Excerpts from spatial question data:
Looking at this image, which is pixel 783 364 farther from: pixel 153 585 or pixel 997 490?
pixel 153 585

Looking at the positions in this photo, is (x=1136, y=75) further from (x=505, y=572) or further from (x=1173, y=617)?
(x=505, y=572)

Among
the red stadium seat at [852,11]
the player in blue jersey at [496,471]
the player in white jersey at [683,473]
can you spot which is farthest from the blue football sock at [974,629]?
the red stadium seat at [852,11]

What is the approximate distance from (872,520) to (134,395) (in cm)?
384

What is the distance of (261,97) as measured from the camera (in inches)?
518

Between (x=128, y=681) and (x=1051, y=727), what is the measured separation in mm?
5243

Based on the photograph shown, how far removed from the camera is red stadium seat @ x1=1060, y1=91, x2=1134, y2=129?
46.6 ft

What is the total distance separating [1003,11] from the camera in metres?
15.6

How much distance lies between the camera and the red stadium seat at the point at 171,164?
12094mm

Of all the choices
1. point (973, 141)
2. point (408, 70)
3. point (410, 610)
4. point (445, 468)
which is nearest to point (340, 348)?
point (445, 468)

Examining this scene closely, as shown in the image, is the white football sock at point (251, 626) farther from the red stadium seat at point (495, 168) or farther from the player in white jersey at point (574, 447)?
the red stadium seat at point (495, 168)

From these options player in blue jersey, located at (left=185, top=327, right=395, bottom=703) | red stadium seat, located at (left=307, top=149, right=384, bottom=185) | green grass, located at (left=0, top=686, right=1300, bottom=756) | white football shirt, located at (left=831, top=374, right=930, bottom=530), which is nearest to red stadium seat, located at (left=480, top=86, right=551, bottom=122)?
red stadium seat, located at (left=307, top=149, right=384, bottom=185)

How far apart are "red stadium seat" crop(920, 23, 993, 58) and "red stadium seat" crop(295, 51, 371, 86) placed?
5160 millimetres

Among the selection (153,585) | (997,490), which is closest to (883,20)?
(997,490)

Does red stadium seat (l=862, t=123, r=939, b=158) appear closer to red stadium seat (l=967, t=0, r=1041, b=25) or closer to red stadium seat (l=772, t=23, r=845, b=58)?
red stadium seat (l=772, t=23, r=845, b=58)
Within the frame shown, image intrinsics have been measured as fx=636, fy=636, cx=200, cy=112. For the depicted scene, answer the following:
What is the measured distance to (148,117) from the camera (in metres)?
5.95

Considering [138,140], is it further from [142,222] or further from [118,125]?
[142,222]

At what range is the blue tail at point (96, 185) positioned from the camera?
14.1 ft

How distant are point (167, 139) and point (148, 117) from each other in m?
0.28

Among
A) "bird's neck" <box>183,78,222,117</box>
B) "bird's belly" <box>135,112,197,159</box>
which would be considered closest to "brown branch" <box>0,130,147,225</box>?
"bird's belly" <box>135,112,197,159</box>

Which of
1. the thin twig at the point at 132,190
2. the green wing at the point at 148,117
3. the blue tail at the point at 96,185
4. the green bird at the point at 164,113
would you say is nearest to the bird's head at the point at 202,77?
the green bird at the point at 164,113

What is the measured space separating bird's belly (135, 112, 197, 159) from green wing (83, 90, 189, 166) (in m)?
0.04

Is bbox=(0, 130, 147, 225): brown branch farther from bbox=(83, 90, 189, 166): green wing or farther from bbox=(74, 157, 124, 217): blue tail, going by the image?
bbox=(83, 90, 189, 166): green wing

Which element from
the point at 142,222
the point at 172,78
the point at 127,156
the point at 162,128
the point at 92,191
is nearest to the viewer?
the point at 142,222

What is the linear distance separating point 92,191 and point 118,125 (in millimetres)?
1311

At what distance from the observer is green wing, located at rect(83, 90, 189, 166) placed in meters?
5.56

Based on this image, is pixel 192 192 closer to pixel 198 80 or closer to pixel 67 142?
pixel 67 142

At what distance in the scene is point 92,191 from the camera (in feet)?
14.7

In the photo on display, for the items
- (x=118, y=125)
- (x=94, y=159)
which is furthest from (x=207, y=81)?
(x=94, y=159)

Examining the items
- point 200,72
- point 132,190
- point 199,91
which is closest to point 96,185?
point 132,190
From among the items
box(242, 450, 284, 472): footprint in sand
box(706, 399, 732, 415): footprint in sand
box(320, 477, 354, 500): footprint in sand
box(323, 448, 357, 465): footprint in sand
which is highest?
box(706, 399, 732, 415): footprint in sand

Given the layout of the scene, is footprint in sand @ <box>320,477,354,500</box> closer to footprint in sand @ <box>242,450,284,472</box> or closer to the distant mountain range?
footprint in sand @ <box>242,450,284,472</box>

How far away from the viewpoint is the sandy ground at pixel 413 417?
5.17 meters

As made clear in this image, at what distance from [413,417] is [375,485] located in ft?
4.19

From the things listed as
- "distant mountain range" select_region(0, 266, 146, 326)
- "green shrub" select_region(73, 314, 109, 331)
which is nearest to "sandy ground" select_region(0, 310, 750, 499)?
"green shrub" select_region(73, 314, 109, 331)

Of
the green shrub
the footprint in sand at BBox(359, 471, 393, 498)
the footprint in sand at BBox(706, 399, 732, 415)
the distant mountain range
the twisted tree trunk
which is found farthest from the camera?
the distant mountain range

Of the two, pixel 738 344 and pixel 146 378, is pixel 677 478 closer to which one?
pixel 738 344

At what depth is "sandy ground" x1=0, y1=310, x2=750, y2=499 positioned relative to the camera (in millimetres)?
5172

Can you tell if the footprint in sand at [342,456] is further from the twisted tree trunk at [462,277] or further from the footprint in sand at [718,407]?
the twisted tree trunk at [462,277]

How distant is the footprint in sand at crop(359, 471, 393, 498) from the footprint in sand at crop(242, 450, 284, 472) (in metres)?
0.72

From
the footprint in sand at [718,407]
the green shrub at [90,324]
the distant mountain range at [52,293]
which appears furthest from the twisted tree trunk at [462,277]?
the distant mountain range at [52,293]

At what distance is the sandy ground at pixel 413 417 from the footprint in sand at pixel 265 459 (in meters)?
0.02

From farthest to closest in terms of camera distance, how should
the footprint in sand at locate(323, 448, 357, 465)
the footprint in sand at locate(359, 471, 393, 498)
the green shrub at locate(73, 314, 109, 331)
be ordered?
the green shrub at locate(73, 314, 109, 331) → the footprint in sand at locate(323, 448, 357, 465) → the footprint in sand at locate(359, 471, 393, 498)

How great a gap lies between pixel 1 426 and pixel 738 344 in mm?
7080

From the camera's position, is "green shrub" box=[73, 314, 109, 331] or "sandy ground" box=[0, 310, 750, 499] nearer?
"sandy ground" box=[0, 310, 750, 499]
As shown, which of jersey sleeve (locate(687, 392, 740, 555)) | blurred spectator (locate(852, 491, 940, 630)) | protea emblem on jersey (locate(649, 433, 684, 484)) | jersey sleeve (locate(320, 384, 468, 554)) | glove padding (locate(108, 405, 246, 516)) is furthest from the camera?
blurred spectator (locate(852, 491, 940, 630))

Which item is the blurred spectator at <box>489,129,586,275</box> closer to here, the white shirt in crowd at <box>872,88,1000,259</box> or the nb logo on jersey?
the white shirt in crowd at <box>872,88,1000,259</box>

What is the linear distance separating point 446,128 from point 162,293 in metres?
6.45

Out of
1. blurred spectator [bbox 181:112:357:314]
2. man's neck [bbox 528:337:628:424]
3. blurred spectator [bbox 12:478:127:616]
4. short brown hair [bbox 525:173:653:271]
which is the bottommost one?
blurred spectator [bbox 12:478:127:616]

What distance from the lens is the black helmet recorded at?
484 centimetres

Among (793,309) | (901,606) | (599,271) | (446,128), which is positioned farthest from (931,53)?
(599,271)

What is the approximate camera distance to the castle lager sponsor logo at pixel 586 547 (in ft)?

**Goal**
Reproduce every one of the entries above word for word.

**Worked solution**
Looking at this image, which is pixel 783 364 farther from: pixel 153 585 or pixel 997 490?
pixel 153 585

Looking at the positions in this photo, is (x=1136, y=75) further from (x=505, y=572) or further from (x=1173, y=617)?
(x=505, y=572)

Among
the red stadium seat at [852,11]
the player in blue jersey at [496,471]
the player in white jersey at [683,473]
can you spot which is farthest from the blue football sock at [974,629]?
the red stadium seat at [852,11]

What is the approximate distance from (872,520) to (134,395) (in cm)?
384

What is the distance of (261,97) as measured from the camera (in inches)?
518

Between (x=128, y=681) and (x=1051, y=727), what is the measured separation in mm?
5243

Based on the photograph shown, how far removed from the camera is red stadium seat @ x1=1060, y1=91, x2=1134, y2=129?
46.6 ft

What is the total distance separating [1003,11] from the camera in metres?
15.6

How much distance lies between the camera and the red stadium seat at the point at 171,164?
12094mm

Of all the choices
1. point (973, 141)
2. point (408, 70)
3. point (410, 610)
4. point (445, 468)
which is nearest to point (340, 348)?
point (445, 468)

Examining this scene closely, as shown in the image, is the white football sock at point (251, 626) farther from the red stadium seat at point (495, 168) or farther from the player in white jersey at point (574, 447)?
the red stadium seat at point (495, 168)

From these options player in blue jersey, located at (left=185, top=327, right=395, bottom=703) | red stadium seat, located at (left=307, top=149, right=384, bottom=185) | green grass, located at (left=0, top=686, right=1300, bottom=756) | white football shirt, located at (left=831, top=374, right=930, bottom=530), which is nearest to red stadium seat, located at (left=480, top=86, right=551, bottom=122)?
red stadium seat, located at (left=307, top=149, right=384, bottom=185)

How far apart are "red stadium seat" crop(920, 23, 993, 58) and "red stadium seat" crop(295, 51, 371, 86) placed?
5160 millimetres

Among the selection (153,585) | (997,490), which is closest to (883,20)?
(997,490)

Does red stadium seat (l=862, t=123, r=939, b=158) appear closer to red stadium seat (l=967, t=0, r=1041, b=25) or closer to red stadium seat (l=772, t=23, r=845, b=58)?
red stadium seat (l=772, t=23, r=845, b=58)
Within the frame shown, image intrinsics have been measured as fx=636, fy=636, cx=200, cy=112. For the depicted scene, answer the following:
What is the measured distance to (148,117) from the camera (in metres)?
5.95

Considering [138,140], is it further from [142,222] or further from [118,125]?
[142,222]

At what range is the blue tail at point (96, 185) positioned from the camera?
14.1 ft

How distant are point (167, 139) and point (148, 117) from each other in m?
0.28

Among
A) "bird's neck" <box>183,78,222,117</box>
B) "bird's belly" <box>135,112,197,159</box>
which would be considered closest to "brown branch" <box>0,130,147,225</box>?
"bird's belly" <box>135,112,197,159</box>

Which of
1. the thin twig at the point at 132,190
2. the green wing at the point at 148,117
3. the blue tail at the point at 96,185
4. the green bird at the point at 164,113
would you say is nearest to the bird's head at the point at 202,77?
the green bird at the point at 164,113

What is the measured space separating bird's belly (135, 112, 197, 159) from green wing (83, 90, 189, 166) (in m)?
0.04

Is bbox=(0, 130, 147, 225): brown branch farther from bbox=(83, 90, 189, 166): green wing or farther from bbox=(74, 157, 124, 217): blue tail, going by the image?
bbox=(83, 90, 189, 166): green wing

Which element from
the point at 142,222
the point at 172,78
the point at 127,156
the point at 162,128
the point at 92,191
is nearest to the viewer?
the point at 142,222

What is the linear distance separating point 92,191 and point 118,125 (in millimetres)?
1311

At what distance from the observer is green wing, located at rect(83, 90, 189, 166) placed in meters?
5.56

Based on this image, is pixel 192 192 closer to pixel 198 80 or closer to pixel 67 142?
pixel 67 142

At what distance in the scene is point 92,191 from the camera (in feet)?
14.7

In the photo on display, for the items
- (x=118, y=125)
- (x=94, y=159)
which is furthest from (x=207, y=81)?
(x=94, y=159)

Examining the items
- point 200,72
- point 132,190
- point 199,91
which is closest to point 96,185?
point 132,190
From among the items
box(242, 450, 284, 472): footprint in sand
box(706, 399, 732, 415): footprint in sand
box(320, 477, 354, 500): footprint in sand
box(323, 448, 357, 465): footprint in sand
which is highest?
box(706, 399, 732, 415): footprint in sand

Given the layout of the scene, is footprint in sand @ <box>320,477,354,500</box> closer to footprint in sand @ <box>242,450,284,472</box> or closer to the distant mountain range?
footprint in sand @ <box>242,450,284,472</box>

How far away from the viewpoint is the sandy ground at pixel 413 417?
5.17 meters

As made clear in this image, at what distance from [413,417] is [375,485] located in ft?
4.19

From the things listed as
- "distant mountain range" select_region(0, 266, 146, 326)
- "green shrub" select_region(73, 314, 109, 331)
which is nearest to "sandy ground" select_region(0, 310, 750, 499)?
"green shrub" select_region(73, 314, 109, 331)

Of
the green shrub
the footprint in sand at BBox(359, 471, 393, 498)
the footprint in sand at BBox(706, 399, 732, 415)
the distant mountain range
the twisted tree trunk
which is found farthest from the camera?
the distant mountain range

Of the two, pixel 738 344 and pixel 146 378, is pixel 677 478 closer to which one?
pixel 738 344

At what depth is "sandy ground" x1=0, y1=310, x2=750, y2=499 positioned relative to the camera (in millimetres)?
5172

Can you tell if the footprint in sand at [342,456] is further from the twisted tree trunk at [462,277] or further from the footprint in sand at [718,407]?
the twisted tree trunk at [462,277]

How distant is the footprint in sand at crop(359, 471, 393, 498) from the footprint in sand at crop(242, 450, 284, 472) (in metres)?
0.72

From
the footprint in sand at [718,407]
the green shrub at [90,324]
the distant mountain range at [52,293]
which appears furthest from the twisted tree trunk at [462,277]?
the distant mountain range at [52,293]

At what distance is the sandy ground at pixel 413 417 from the footprint in sand at pixel 265 459 (in meters)?
0.02

From farthest to closest in terms of camera distance, how should
the footprint in sand at locate(323, 448, 357, 465)
the footprint in sand at locate(359, 471, 393, 498)
the green shrub at locate(73, 314, 109, 331)
be ordered?
the green shrub at locate(73, 314, 109, 331) → the footprint in sand at locate(323, 448, 357, 465) → the footprint in sand at locate(359, 471, 393, 498)

How great a gap lies between pixel 1 426 and pixel 738 344 in mm?
7080

From the camera's position, is "green shrub" box=[73, 314, 109, 331] or "sandy ground" box=[0, 310, 750, 499] nearer?
"sandy ground" box=[0, 310, 750, 499]
As shown, which of jersey sleeve (locate(687, 392, 740, 555)) | blurred spectator (locate(852, 491, 940, 630)) | protea emblem on jersey (locate(649, 433, 684, 484)) | jersey sleeve (locate(320, 384, 468, 554)) | glove padding (locate(108, 405, 246, 516)) is furthest from the camera?
blurred spectator (locate(852, 491, 940, 630))

Which item is the blurred spectator at <box>489,129,586,275</box> closer to here, the white shirt in crowd at <box>872,88,1000,259</box> or the nb logo on jersey?
the white shirt in crowd at <box>872,88,1000,259</box>

What is the linear distance separating point 446,128 from point 162,293 in metres?
6.45

Out of
1. blurred spectator [bbox 181:112:357:314]
2. man's neck [bbox 528:337:628:424]
3. blurred spectator [bbox 12:478:127:616]
4. short brown hair [bbox 525:173:653:271]
which is the bottommost one?
blurred spectator [bbox 12:478:127:616]

What distance from the lens is the black helmet recorded at?
484 centimetres

Among (793,309) | (901,606) | (599,271) | (446,128), which is positioned farthest from (931,53)?
(599,271)

What is the approximate camera distance to the castle lager sponsor logo at pixel 586 547 (in ft)?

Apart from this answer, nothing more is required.